FunForGen
Research project at a glance
Funding type
Period
01.01.2016 to 31.12.2019
Project Description
Individual variants in the DNA sequence (i.e. the linear sequence of the 4 DNA building blocks, the so-called bases) are called polymorphisms and can influence the function of genes and thus contribute to the clinical manifestation of diseases or influence their course and therapy. In addition, polymorphism patterns can be so characteristic for each individual that they also enable the forensic identification of perpetrators and victims on the basis of a DNA trace. The determination of polymorphisms is thus a tool for both forensics and clinical diagnostics. In recent years, DNA analysis has experienced a revolution through the development of high-throughput methods for DNA sequence determination (so-called "Next Generation Sequencing", NGS). In contrast to previous methods, they allow the simultaneous analysis of numerous different DNA sections, so that a very large amount of genetic information can be determined within a few days at relatively low cost. The evaluation of this complex data would be inconceivable without the simultaneous development of bioinformatics procedures that match the sequence information obtained with information available in databases, for example, and thus help to filter out characteristic features.
The university research focus "Functional and Forensic Genomics" aims to develop the necessary analytical expertise in this forward-looking field of application of DNA analytics. This technical goal is being pursued by means of four sub-projects that are important in forensic DNA analysis as well as in clinical diagnostics.
- Sequence determination of forensic STR loci, whose variants are currently distinguished solely on the basis of sequence length. Sequence determination will also detect additional, finer differences and thus improve the evaluation of previously problematic traces.
- Elucidation of patient-specific DNA sequence variants in certain genes that can influence the course and, in particular, the so far hardly predictable success of therapy in Parkinson's disease. The sequence variants found will then be functionally investigated in the laboratory (using molecular biological and electrophysiological methods).
- Elucidation of patient-specific DNA sequence variants in genes responsible for specific, rare hereditary metabolic diseases (acyl metabolic disorders). This should contribute to a better understanding of the diseases, which could result in improved diagnostics and possibly also improved therapies. Sequence variants found are then to be functionally investigated in the laboratory (using biochemical and molecular biological methods).
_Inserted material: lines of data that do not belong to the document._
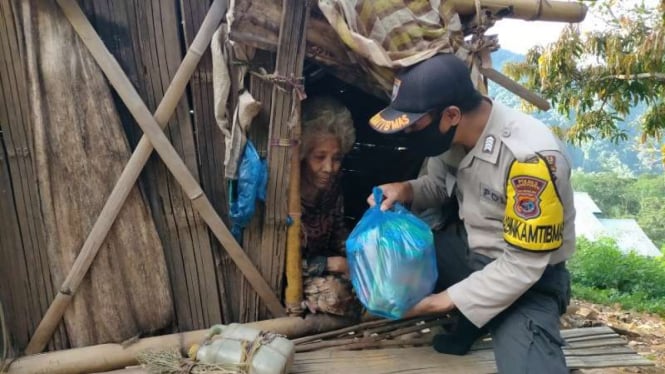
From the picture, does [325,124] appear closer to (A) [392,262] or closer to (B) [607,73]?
(A) [392,262]

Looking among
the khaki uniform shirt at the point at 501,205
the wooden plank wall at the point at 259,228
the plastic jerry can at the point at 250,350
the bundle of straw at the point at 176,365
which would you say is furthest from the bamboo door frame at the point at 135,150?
the khaki uniform shirt at the point at 501,205

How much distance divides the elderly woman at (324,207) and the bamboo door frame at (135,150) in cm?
80

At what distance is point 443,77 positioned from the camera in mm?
2314

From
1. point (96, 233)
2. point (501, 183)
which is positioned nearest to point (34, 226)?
point (96, 233)

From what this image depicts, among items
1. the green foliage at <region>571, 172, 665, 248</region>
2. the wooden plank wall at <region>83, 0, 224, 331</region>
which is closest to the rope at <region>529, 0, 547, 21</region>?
the wooden plank wall at <region>83, 0, 224, 331</region>

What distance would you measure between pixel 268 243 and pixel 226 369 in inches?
27.9

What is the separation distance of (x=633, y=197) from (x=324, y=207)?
98.3 ft

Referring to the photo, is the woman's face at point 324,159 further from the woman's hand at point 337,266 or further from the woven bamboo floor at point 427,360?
the woven bamboo floor at point 427,360

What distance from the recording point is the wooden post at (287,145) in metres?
2.56

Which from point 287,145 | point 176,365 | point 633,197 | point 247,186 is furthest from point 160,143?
point 633,197

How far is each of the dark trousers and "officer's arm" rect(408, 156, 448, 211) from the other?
47 centimetres

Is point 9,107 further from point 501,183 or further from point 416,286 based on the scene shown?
point 501,183

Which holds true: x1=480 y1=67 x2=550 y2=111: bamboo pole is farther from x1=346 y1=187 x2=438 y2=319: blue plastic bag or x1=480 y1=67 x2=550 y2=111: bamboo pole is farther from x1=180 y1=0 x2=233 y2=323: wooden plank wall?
x1=180 y1=0 x2=233 y2=323: wooden plank wall

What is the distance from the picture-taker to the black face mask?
2.45 meters
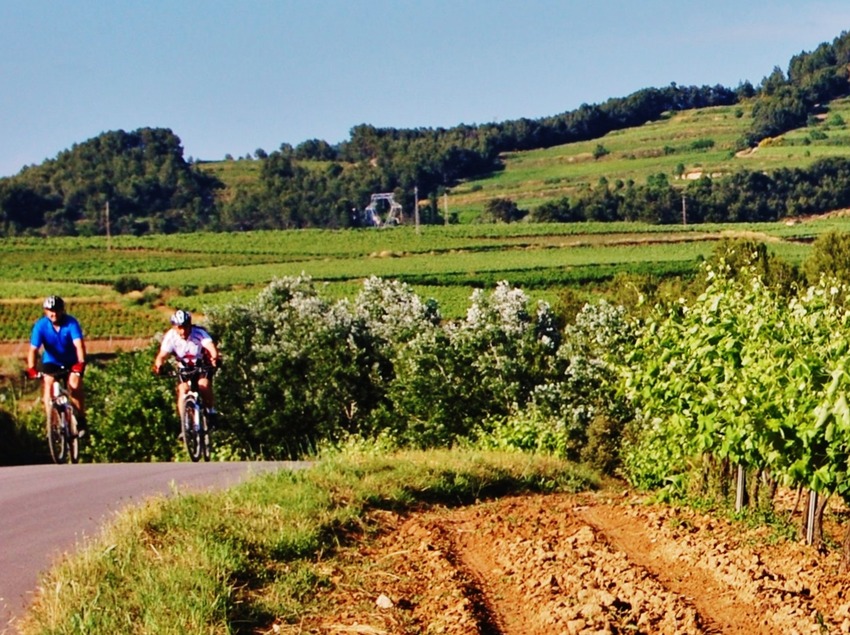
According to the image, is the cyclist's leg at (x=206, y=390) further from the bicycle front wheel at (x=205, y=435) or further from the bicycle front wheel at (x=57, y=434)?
the bicycle front wheel at (x=57, y=434)

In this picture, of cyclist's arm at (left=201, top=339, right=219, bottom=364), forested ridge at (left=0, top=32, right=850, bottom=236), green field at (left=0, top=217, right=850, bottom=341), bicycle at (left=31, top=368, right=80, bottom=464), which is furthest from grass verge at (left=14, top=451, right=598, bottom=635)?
forested ridge at (left=0, top=32, right=850, bottom=236)

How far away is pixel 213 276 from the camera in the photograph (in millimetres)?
88625

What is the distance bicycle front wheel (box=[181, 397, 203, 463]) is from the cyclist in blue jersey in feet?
3.73

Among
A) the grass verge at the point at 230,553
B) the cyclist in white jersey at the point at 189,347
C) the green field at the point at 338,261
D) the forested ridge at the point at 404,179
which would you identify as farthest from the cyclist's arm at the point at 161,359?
the forested ridge at the point at 404,179

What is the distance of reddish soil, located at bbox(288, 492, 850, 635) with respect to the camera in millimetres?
→ 6438

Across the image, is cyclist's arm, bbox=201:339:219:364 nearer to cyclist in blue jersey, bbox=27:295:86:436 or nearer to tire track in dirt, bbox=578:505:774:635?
cyclist in blue jersey, bbox=27:295:86:436

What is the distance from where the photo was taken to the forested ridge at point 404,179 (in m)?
118

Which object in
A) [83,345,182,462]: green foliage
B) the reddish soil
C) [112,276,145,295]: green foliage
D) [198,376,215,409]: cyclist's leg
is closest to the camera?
the reddish soil

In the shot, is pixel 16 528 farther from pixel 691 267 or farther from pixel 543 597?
pixel 691 267

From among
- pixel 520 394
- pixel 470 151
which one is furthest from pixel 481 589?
pixel 470 151

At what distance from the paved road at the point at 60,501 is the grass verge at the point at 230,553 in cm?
34

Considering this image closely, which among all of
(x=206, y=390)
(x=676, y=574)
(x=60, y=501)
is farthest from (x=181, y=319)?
(x=676, y=574)

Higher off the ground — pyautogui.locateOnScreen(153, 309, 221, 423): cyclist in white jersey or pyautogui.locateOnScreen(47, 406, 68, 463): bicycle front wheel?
pyautogui.locateOnScreen(153, 309, 221, 423): cyclist in white jersey

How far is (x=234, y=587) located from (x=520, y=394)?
3207cm
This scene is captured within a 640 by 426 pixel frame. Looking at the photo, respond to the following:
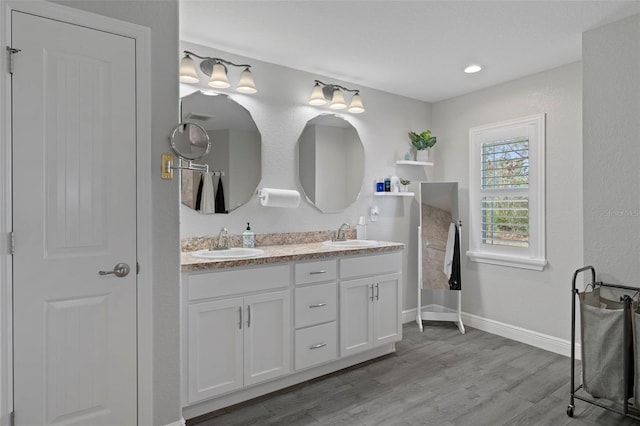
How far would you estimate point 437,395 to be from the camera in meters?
2.56

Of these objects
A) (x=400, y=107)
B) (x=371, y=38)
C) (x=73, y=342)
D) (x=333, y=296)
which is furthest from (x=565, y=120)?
(x=73, y=342)

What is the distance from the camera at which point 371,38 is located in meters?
2.75

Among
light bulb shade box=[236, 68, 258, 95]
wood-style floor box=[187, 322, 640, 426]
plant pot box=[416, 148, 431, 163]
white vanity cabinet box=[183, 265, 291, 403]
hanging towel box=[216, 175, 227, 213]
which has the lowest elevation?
wood-style floor box=[187, 322, 640, 426]

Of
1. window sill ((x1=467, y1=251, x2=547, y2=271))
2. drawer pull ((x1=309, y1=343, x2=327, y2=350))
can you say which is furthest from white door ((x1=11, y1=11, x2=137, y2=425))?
window sill ((x1=467, y1=251, x2=547, y2=271))

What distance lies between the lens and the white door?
167cm

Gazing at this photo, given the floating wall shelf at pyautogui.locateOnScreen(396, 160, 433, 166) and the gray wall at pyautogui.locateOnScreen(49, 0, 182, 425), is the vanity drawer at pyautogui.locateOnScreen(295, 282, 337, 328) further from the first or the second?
the floating wall shelf at pyautogui.locateOnScreen(396, 160, 433, 166)

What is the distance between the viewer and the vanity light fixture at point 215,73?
8.77ft

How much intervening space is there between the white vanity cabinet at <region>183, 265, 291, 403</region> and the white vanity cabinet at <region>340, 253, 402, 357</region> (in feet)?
1.70

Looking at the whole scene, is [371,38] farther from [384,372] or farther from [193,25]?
[384,372]

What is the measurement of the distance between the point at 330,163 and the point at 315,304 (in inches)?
55.7

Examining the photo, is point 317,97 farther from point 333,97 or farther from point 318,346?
point 318,346

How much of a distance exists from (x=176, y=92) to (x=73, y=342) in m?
1.37

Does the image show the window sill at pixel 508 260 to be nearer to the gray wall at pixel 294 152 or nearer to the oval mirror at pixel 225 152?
the gray wall at pixel 294 152

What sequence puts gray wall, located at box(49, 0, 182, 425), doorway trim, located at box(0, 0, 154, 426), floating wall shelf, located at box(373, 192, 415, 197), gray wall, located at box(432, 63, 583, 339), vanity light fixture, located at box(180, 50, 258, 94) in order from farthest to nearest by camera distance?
floating wall shelf, located at box(373, 192, 415, 197), gray wall, located at box(432, 63, 583, 339), vanity light fixture, located at box(180, 50, 258, 94), gray wall, located at box(49, 0, 182, 425), doorway trim, located at box(0, 0, 154, 426)
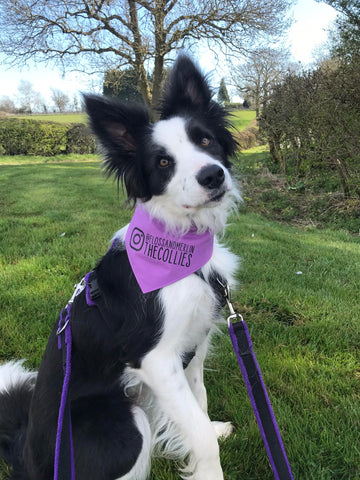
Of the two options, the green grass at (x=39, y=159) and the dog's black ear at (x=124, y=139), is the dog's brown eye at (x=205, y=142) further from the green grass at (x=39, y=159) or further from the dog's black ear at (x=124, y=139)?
the green grass at (x=39, y=159)

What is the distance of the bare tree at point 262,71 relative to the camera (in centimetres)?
1477

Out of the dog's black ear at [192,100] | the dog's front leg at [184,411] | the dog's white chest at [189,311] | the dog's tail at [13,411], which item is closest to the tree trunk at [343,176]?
the dog's black ear at [192,100]

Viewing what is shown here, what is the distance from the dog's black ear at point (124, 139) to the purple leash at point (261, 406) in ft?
3.39

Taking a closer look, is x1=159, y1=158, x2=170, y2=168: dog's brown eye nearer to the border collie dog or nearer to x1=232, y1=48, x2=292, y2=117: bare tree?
the border collie dog

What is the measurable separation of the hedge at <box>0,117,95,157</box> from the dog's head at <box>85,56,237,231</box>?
1991cm

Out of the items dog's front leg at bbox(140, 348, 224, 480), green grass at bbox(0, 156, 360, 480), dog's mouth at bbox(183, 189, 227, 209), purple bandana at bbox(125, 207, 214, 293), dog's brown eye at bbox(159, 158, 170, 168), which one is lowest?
green grass at bbox(0, 156, 360, 480)

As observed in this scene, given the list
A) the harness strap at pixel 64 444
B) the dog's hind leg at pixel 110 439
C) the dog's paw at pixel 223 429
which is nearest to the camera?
the harness strap at pixel 64 444

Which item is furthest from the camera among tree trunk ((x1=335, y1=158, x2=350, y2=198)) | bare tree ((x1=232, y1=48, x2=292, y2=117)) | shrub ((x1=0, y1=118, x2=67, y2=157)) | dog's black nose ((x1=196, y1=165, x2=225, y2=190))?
shrub ((x1=0, y1=118, x2=67, y2=157))

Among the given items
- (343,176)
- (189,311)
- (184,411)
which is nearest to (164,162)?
(189,311)

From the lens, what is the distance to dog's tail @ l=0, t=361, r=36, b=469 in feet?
6.56

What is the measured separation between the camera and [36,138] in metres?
21.6

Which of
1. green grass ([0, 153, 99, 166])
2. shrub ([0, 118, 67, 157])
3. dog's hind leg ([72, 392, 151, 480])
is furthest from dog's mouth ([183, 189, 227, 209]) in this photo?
shrub ([0, 118, 67, 157])

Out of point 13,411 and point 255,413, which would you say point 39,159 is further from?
point 255,413

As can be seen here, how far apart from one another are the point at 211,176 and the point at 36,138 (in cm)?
2255
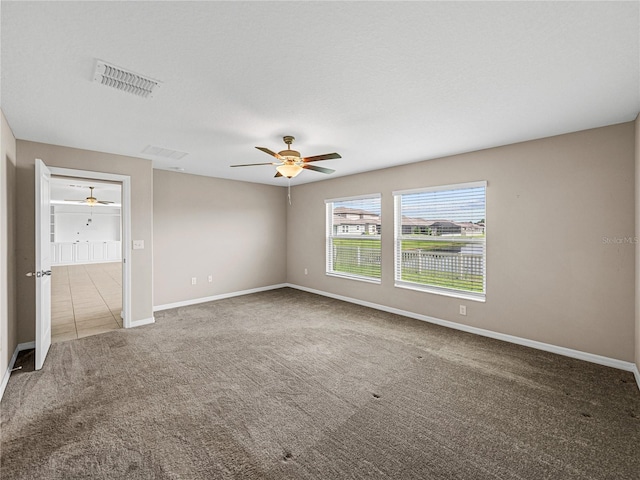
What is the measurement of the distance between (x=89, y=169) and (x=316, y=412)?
4206 millimetres

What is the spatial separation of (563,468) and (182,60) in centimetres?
348

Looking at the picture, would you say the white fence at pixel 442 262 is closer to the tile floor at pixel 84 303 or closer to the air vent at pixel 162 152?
the air vent at pixel 162 152

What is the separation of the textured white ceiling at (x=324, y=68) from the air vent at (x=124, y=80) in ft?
0.23

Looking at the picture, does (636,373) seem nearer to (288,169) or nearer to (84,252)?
(288,169)

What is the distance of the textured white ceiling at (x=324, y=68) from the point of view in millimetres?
1484

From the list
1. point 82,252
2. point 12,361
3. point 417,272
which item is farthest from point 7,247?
point 82,252

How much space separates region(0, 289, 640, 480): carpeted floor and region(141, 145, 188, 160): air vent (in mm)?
2552

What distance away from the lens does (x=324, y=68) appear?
6.45ft

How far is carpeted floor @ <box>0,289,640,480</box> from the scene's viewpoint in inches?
68.6

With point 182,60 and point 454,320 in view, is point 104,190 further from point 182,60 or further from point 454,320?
point 454,320

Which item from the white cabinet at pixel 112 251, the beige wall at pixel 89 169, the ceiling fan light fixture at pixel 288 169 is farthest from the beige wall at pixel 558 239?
the white cabinet at pixel 112 251

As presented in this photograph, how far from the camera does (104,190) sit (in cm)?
948

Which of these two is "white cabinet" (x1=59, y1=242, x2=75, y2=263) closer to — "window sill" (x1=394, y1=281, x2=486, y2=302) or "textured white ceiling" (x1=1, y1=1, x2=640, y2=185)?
"textured white ceiling" (x1=1, y1=1, x2=640, y2=185)

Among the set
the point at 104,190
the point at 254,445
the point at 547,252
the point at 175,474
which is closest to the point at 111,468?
the point at 175,474
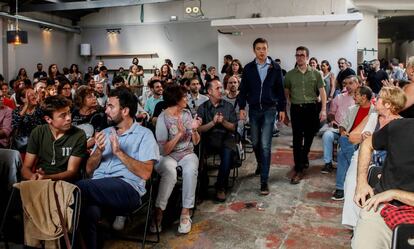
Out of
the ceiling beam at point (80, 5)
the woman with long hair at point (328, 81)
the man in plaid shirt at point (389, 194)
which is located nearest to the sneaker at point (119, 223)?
the man in plaid shirt at point (389, 194)

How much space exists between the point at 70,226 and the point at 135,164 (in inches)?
21.7

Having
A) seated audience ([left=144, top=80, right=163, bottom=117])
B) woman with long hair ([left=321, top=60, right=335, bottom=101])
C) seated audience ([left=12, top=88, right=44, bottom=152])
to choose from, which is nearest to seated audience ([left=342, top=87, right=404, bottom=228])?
seated audience ([left=12, top=88, right=44, bottom=152])

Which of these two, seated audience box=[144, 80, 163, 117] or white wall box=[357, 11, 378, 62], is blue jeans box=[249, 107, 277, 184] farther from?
white wall box=[357, 11, 378, 62]

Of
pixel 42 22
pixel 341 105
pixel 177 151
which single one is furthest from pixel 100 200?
pixel 42 22

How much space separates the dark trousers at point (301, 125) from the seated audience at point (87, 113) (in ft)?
6.60

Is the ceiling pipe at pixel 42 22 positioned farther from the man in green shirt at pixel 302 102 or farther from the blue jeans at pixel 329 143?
the blue jeans at pixel 329 143

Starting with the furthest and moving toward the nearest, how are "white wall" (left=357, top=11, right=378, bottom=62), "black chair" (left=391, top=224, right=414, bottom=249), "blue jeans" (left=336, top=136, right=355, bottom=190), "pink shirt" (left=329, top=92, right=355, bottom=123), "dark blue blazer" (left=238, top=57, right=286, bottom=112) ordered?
"white wall" (left=357, top=11, right=378, bottom=62)
"pink shirt" (left=329, top=92, right=355, bottom=123)
"dark blue blazer" (left=238, top=57, right=286, bottom=112)
"blue jeans" (left=336, top=136, right=355, bottom=190)
"black chair" (left=391, top=224, right=414, bottom=249)

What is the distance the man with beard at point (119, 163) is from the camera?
238 centimetres

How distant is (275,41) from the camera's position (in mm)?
10281

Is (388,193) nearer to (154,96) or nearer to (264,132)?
(264,132)

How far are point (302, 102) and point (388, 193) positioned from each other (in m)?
2.47

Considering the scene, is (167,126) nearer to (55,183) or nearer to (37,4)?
(55,183)

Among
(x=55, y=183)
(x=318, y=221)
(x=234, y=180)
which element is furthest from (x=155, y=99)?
(x=55, y=183)

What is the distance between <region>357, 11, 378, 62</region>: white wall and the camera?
11703mm
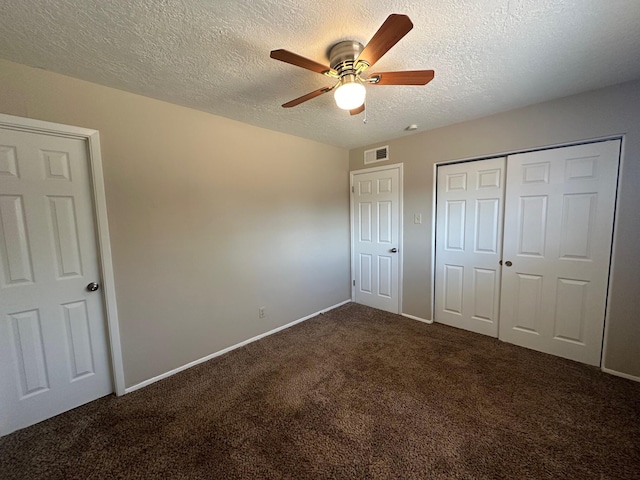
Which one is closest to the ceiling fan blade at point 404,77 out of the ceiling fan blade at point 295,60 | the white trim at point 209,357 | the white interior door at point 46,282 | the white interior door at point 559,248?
the ceiling fan blade at point 295,60

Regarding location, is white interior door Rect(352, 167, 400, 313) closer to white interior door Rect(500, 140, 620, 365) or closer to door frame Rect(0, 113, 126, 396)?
white interior door Rect(500, 140, 620, 365)

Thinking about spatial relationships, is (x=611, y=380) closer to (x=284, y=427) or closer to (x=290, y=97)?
(x=284, y=427)

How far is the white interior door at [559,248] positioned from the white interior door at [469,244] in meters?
0.12

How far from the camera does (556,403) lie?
6.02 ft

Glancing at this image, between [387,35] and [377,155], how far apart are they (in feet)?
8.04

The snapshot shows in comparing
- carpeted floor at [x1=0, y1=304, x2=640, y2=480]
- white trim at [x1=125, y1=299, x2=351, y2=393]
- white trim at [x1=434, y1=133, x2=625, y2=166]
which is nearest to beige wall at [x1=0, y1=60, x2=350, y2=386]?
white trim at [x1=125, y1=299, x2=351, y2=393]

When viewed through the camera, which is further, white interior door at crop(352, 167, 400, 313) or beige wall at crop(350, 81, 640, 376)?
white interior door at crop(352, 167, 400, 313)

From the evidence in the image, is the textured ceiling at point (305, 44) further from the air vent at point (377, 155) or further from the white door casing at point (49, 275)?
the air vent at point (377, 155)

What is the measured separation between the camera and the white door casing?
5.30ft

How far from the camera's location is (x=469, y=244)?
291 centimetres

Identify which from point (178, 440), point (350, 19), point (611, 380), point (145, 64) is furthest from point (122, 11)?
point (611, 380)

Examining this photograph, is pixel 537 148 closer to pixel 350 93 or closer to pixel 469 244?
pixel 469 244

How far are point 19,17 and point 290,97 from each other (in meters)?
1.52

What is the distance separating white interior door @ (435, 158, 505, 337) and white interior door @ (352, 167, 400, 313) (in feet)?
1.81
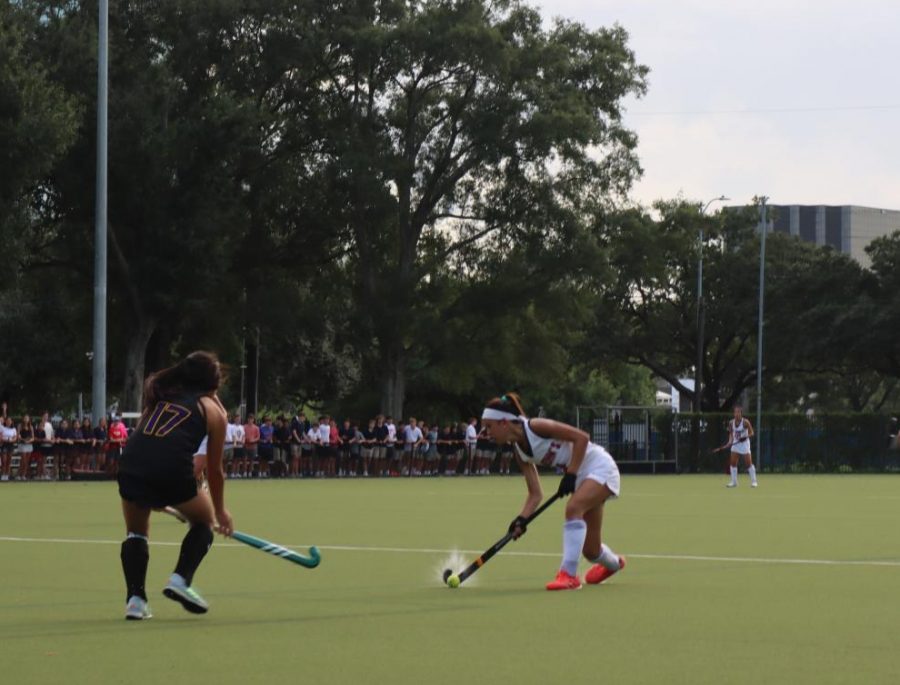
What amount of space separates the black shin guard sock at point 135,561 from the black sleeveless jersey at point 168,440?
463 mm

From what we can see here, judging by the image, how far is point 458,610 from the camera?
11.1 meters

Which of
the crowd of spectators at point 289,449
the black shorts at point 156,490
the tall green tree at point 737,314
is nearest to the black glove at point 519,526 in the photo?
the black shorts at point 156,490

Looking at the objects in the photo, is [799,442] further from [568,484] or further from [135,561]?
[135,561]

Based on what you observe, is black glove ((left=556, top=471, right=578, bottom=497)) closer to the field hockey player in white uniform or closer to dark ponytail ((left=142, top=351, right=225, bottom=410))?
the field hockey player in white uniform

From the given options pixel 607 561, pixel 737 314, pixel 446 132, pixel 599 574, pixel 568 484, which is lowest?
pixel 599 574

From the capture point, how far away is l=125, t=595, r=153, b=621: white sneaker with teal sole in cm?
1037

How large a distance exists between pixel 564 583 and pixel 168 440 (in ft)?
12.0

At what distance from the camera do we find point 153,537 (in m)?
18.5

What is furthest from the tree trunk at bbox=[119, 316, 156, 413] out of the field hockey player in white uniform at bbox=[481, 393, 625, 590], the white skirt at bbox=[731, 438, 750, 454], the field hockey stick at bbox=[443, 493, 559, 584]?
the field hockey player in white uniform at bbox=[481, 393, 625, 590]

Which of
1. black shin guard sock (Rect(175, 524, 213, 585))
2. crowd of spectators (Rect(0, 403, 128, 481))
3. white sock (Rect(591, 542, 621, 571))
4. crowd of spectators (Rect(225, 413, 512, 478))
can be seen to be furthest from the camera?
crowd of spectators (Rect(225, 413, 512, 478))

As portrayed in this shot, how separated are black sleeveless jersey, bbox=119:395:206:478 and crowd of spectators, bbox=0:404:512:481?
28258 mm

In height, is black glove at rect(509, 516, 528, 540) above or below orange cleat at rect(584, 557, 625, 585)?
above

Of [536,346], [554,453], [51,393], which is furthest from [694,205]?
[554,453]

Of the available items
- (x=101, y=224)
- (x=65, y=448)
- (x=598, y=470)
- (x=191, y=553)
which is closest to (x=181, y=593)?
(x=191, y=553)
- Creation of bioinformatics tools for the targeted evaluation of the large amount of data. In particular, the automatic assignment of the sequence data to the investigated genes and the extraction and annotation of relevant sequence variants are to be implemented. Complementary, a prediction of possible molecular effects of the polymorphisms is to be made possible by means of database comparisons and molecular models.
Publications
Poethe, S.-S., Holtel, J., Biermann, Riemer, T., J.-P., Grabmüller, M., Madea, B., Thiele, R. & Jäger, R. (2023) Cost-Effective Next Generation Sequencing-Based STR Typing with Improved Analysis of Minor, Degraded and Inhibitor-Containing DNA Samples. Int. J. Mol. Sci. 24, 3382.
Heß, S.A., Trapani, S., Boronat, M.d.M., Theunissen, G.M.G., Rolf, B. & Jäger, R. (2021) Ribosomal DNA as target for the assessment of DNA degradation of human and canine DNA. Legal Med. 48: 101819.
Schulke D. & Sass J.O. (2021) Frequent sequence variants of human glycine N-acyltransferase (GLYAT) and inborn errors of metabolism. Biochimie 183: 30-34.
Sass J.O., Behringer S., Fernando M., Cesaroni E., Cursio I., Volpini A. & Till C. (2020) D-Glycerate kinase deficiency in a neuropediatric patient. Brain Dev. 42: 226-230.
Tsortouktzidis D., Grundke K., Till C., Korwitz-Reichelt A. & Sass J.O. (2019) Acylpeptide hydrolase (APEH) sequence variants with potential impact on the metabolism of the antiepileptic drug valproic acid. Metab Brain Dis. 34: 1629-1634.
Heß, S.A., Biermann, J.-P., Grabmüller, M., Madea, B., Thiele, R. & Jäger, R. (2019) Evaluation of STR profiles of single telogen hairs using probabilistic methods. Forensic Sci Int: Genetics Suppl. 7: e454-e456.
Sass J.O., Kalkan Uçar S. & van Karnebeek C.D.M. (2018) From rodent heart to inborn errors of human metabolism. Mol Genet Metab. 123: 287-288.